Could you create the next hit iPhone game?

From drawing board to App Store in 7 steps

There are more than two million mobile apps available on the App Store right now (and that number is rising rapidly as you’re reading this), according to Statista – and a whopping 23% of those are games. 

Not only are gaming apps the most popular category, they're also the apps people spend the most time using. Figures suggest users spend an average of 7.55 minutes in a gaming app session, which (unsurprisingly) makes it the most profitable app category out there.

But while big-name games and world-renowned studios are responsible for lots of these sales, like Sniper Hitman, Monopoly and Minecraft, there have been some breakthrough hits from indie developers and smaller companies over the years – Monument Valley and Alto's Adventure are two that spring to mind – that prove you don’t necessarily need a wealth of experience, a big budget or a global team to make your iPhone game a reality – just a good idea and truckloads of enthusiasm.

TechRadar talked to some inspiring people working in the iPhone gaming industry who took small ideas and turned them into big successes. So read on to learn a bit more about how an iPhone game is created, and how you can turn your dreams into downloads.

Step 1: get all your ducks in a row

Chris Thomas is the developer behind Fuzzy Face Studio and created the virtual pet game Tweechi, bringing together a team of four enthusiasts who built the game during evenings and weekends while also holding down full time jobs.

We chatted to Thomas about how Fuzzy Face came about. “The team is comprised of friends I went to college with or who I worked with in previous jobs, all of whom I knew were passionate about games and brought specific skills to the table – art, animation and coding knowledge,” he explained.

The virtual pet game Tweechi was created by a team of four developers working evenings and weekends

“We had weekly video calls to revise new builds and effectively designed as we went.
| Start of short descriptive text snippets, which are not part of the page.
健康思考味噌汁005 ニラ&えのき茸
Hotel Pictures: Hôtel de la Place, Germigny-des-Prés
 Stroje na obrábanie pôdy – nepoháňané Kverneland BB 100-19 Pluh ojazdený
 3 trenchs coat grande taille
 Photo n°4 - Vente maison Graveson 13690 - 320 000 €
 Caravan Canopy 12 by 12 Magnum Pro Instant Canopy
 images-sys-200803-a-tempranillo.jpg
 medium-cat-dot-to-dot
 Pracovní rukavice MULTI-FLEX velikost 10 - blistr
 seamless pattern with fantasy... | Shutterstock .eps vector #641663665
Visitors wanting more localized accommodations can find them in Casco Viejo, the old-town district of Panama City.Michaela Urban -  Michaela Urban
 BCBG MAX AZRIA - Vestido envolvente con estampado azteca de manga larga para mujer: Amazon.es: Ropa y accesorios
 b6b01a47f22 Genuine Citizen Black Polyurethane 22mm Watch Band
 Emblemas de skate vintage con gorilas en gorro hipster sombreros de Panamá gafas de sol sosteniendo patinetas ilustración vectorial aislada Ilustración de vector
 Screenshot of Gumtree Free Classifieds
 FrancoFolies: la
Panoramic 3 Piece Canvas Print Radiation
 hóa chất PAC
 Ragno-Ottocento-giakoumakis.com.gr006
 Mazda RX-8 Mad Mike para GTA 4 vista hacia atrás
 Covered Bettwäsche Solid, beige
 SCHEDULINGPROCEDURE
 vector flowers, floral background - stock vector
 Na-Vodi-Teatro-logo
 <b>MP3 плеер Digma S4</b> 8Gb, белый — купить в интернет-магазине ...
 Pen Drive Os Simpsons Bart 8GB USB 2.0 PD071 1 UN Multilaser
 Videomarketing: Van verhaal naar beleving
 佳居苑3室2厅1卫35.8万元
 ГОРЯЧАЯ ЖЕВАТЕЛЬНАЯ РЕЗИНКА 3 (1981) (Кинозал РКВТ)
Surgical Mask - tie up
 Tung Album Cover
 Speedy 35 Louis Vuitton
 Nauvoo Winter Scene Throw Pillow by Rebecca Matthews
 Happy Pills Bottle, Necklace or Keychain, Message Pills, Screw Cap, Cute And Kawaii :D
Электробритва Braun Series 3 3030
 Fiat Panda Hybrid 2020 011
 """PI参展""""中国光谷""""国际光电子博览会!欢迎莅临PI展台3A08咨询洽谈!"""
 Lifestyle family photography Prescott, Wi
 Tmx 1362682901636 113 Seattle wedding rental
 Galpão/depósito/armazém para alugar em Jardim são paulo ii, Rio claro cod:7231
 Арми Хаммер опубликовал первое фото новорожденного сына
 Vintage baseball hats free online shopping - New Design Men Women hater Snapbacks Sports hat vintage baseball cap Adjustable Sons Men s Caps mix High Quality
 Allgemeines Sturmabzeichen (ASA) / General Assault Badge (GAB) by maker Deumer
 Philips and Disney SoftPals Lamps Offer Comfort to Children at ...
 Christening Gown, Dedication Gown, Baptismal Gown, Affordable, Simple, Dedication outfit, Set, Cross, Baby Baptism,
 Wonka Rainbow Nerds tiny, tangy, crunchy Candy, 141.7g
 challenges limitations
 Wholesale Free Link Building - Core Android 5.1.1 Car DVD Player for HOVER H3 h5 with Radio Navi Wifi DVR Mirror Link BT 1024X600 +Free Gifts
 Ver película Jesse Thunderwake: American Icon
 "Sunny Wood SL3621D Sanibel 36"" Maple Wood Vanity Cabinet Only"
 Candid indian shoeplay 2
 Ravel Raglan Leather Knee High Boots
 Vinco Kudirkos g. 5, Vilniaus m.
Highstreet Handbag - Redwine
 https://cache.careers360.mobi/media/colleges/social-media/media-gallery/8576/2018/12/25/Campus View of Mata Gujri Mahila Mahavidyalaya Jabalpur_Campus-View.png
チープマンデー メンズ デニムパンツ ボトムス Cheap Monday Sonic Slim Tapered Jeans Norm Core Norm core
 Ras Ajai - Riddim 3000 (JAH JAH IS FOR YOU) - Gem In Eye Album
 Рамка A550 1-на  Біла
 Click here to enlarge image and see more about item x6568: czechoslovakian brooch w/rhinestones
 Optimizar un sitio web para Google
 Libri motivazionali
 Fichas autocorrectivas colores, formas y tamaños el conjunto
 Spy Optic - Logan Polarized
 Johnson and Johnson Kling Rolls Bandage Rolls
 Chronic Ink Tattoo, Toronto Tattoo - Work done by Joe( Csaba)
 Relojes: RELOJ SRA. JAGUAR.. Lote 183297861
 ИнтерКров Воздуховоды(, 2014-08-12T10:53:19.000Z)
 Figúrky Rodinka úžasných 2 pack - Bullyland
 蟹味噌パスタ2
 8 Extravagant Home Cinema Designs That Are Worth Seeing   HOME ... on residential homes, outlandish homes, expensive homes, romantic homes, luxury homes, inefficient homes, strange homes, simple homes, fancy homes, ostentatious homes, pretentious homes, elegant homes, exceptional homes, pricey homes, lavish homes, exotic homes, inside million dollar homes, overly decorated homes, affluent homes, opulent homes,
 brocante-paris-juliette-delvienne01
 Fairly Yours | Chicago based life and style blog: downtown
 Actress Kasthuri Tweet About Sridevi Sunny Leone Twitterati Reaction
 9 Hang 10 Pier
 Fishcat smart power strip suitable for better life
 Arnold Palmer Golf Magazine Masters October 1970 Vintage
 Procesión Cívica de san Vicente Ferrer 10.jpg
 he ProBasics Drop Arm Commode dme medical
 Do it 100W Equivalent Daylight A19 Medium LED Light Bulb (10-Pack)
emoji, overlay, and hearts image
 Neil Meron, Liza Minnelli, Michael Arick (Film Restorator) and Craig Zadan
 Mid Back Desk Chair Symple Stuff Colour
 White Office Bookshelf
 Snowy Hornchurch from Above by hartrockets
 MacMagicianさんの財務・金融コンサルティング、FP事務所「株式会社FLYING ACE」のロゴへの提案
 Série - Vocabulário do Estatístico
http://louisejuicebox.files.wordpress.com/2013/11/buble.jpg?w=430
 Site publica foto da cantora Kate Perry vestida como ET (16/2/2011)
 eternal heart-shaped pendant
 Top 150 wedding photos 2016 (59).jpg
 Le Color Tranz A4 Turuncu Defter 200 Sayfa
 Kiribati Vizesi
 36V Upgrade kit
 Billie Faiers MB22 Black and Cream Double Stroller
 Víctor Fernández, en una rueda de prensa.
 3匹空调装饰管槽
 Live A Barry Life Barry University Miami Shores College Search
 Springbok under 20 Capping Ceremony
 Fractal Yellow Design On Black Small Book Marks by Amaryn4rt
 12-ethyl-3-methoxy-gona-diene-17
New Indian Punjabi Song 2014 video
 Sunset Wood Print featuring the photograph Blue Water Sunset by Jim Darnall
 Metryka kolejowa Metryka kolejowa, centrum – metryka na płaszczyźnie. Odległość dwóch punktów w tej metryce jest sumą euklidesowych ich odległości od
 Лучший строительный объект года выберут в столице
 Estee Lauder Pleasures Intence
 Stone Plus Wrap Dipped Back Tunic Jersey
It was a fun and valuable experience.”

His top tips for getting started once you’ve assembled your team are to stick to a plan – which he admits can be challenging when everyone has other commitments, too. 

“Developing games as part of a small team means you have everyone suggesting ideas and it’s easy to get carried away and continue to add features to the project which pushes your release date further and further out,” he explains.

“The key is to agree on a 'minimum viable product' spec up front and stick to it rigorously. New ideas can be added via updates later if need be.”

Laser Dog Games co-founders Rob Allison, right, and Simon Renshaw

Mark Horneff, the managing director of Kuato Studios, which is behind big games like Dino Tales and Noddy Toyland Detective, agreed that the key is in the planning, whether you’re a one-man band or have a group of mates at your side.

“You need to carefully design and plan your app before you start to develop it,” he says. “There are plenty of resources out there to help, even if your budget is minimal.”

He cautioned that, while it's great to dream big, budding games developers shouldn't be over-ambitious. “Have realistic expectations as to what you can achieve in the time frame and within your budget – you might not necessarily invent the next 'big thing' but your sense of achievement will be worth it when you see your app on the App Store.”

Step 2: nail down your ideas

Rob Allison is a developer and co-founder of Laser Dog Games, a two-man independent studio behind games like Don’t Grind, ALONE and PKTBALL (which made Apple’s top 10 games for 2016 list). He tells us that one of the first things to think about when you’re dreaming up an iPhone game is to consider what sets it apart from the rest.

“There are so many developers out there working on mobile games, how is yours going to get seen?” He tells us. “This is always going through your mind while developing.”

Laser Dog's PKTBALL made Apple’s top 10 games for 2016

Allison suggests stripping the process back to basics, and asking the question 'how will the game and controls work?' before thinking about more about design elements and the 'user journey'.

He adds: “Getting a control system that works well and is fun can be very challenging. We like to try unique ways of controlling the player rather than, for example, using on-screen buttons.”

Step 3: make sure you have the right skills

Allison works as part of a two-man team, and both of them get stuck into every process. “We’ve both had web design/development experience in the past, and luckily many of the same skills are used in game development,” he says. “We currently do all of the work – design, coding, artwork, music, marketing – in-house between the two of us.”

But, he says, a lack of experience shouldn't stop people from giving game design a go. “In terms of the actual coding, it’s never been easier. There are so many tools and tutorial out there. There are a lot of game frameworks to choose from also, most aiming to make the development time easier and quicker.”

He believes the key to success when you’re starting out for yourself is patience. “Making a game takes a really long time,” he adds. “It’s easy to underestimate how long it takes to refine an idea and turn it into a finalised project.”

Step 4: know what kit you need

When it comes to equipment, it can be really tempting to shell out for expensive new kit. But, other than a Mac and a lot of enthusiasm, you probably don’t need that much.

Chris Thomas tells us: “The main disciplines you lean on, depending on the type of game, are art, animation and code. Each has its own set of tools and software – for example most artists rely on Adobe's creative suite. In terms of equipment you really just need a computer, an iDevice and an idea.”